シネマ先生とトックの映画漫談スピンオフ。

先生は出てこない。トックの大学の先輩・九条 宵(ヨイ)と、トックの2人が、「やる気のない映画サークル」の部室で、ホラー映画をゆるーくだべる場所。

今日はこの3本。

「クリスティーン」
「地獄のデビル・トラック」
「ラバー」

先輩と後輩だから、かしこまらない。本音と感覚で語る。
知識は後からついてくる。
どうぞ、部室を覗いていってください。


キャラクター紹介


世界で一番慎重な車って言ったんすか

(梅雨の中休み。久しぶりの晴れ間で、窓の外のまだ濡れた地面が光っている)

(👻 ヨイ、窓辺に立って外を見ている)

🎤 トック:ちっす。

👻 ヨイ:(振り返らずに)……あ。

(🎤 トック、ソファに鞄を置いて、DVDを取り出す)

🎤 トック:ヨイせん、なんで窓辺で立ってんすか。

👻 ヨイ:いや、サークル棟の前の道路、教習所の車が通るのよ、たまに。

🎤 トック:教習車っすか。

👻 ヨイ:あの屋根に三角の標識つけて、ゆっくり右折する車。

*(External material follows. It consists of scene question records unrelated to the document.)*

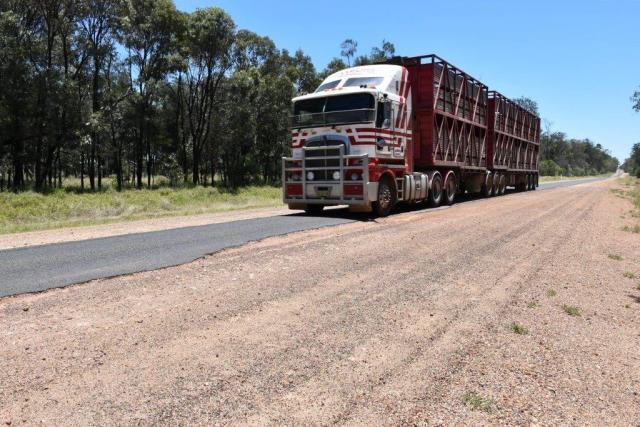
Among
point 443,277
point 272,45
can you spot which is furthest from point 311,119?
point 272,45

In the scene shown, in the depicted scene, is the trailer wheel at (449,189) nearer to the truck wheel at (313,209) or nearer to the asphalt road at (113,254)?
the truck wheel at (313,209)

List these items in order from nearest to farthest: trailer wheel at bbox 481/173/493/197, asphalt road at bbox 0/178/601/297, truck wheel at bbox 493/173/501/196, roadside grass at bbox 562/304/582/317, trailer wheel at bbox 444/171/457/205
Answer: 1. roadside grass at bbox 562/304/582/317
2. asphalt road at bbox 0/178/601/297
3. trailer wheel at bbox 444/171/457/205
4. trailer wheel at bbox 481/173/493/197
5. truck wheel at bbox 493/173/501/196

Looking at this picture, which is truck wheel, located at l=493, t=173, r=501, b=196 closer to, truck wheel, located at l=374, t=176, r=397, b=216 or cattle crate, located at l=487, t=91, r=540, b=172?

可愛くて。

🎤 トック:……あれ可愛いっすか。

👻 ヨイ:可愛いくない?世界で一番慎重な車。

🎤 トック:褒め方、動物園のカピバラなんすよ。

👻 ヨイ:右折だけで3秒くらい悩むから。

🎤 トック:感受性が教習所に向きすぎてる。

👻 ヨイ:教習車、見たことある?あれね、ハンドルがブレてるの。運転してる人の緊張が、屋根のあの三角まで伝わってる。可愛い。

🎤 トック:……ヨイせん。

👻 ヨイ:ん。

🎤 トック:俺、教習所行ってるんすけど。

👻 ヨイ:(振り向く)え。

🎤 トック:先月から。

👻 ヨイ:先言いなよ。

🎤 トック:今、言いました。

👻 ヨイ:(笑う)どこまで行ったの。

🎤 トック:仮免、まだ取れてないっす。

👻 ヨイ:マジで。

🎤 トック:教官が怖くて。「はい左、はい右、はいミラー、はい巻き込み確認」ってずっと言われ続けてミスりました。しかも教習車って、こっちが焦るほど静かになるじゃないすか。

👻 ヨイ:あー。

🎤 トック:「今の、何がダメだったか分かる?」の時間。

👻 ヨイ:世界で一番怖い問い。

🎤 トック:「全部です……」しか出てこない。あと、教官がメモ取る時、終わった感あるじゃないすか。

👻 ヨイ:(笑う)

🎤 トック:「書かれてる……俺の罪が……」ってなる。

👻 ヨイ:(窓辺から離れて、ソファに座る)可哀想に。

🎤 トック:笑いながら可哀想っていうのやめてもらっていいでしょうか。

👻 ヨイ:いや、トックが教習所で叱られてる絵、想像したら、ちょっとよかったから。

🎤 トック:……。

👻 ヨイ:(笑う)ごめん。で、それで、今日この3本?

(🎤 トック、ローテーブルにDVDを3枚並べる)

🎤 トック:そうなんすよ。教習所行き始めてから、なんか車のこと考える時間が増えて、で、車のホラー、ちゃんと観たことなかったなって。

👻 ヨイ:見せて。

🎤 トック:1本目、『クリスティーン』。

👻 ヨイ:ジョン・カーペンター。

🎤 トック:2本目、『地獄のデビル・トラック』。

👻 ヨイ:(少し笑う)

🎤 トック:3本目、『ラバー』。

👻 ヨイ:(黙る)

🎤 トック:……なんすか、その黙り方。

👻 ヨイ:いや、この3本、車のホラーで括ったの、いいセンスだなって。車、トラック、タイヤ。まとまってるよね。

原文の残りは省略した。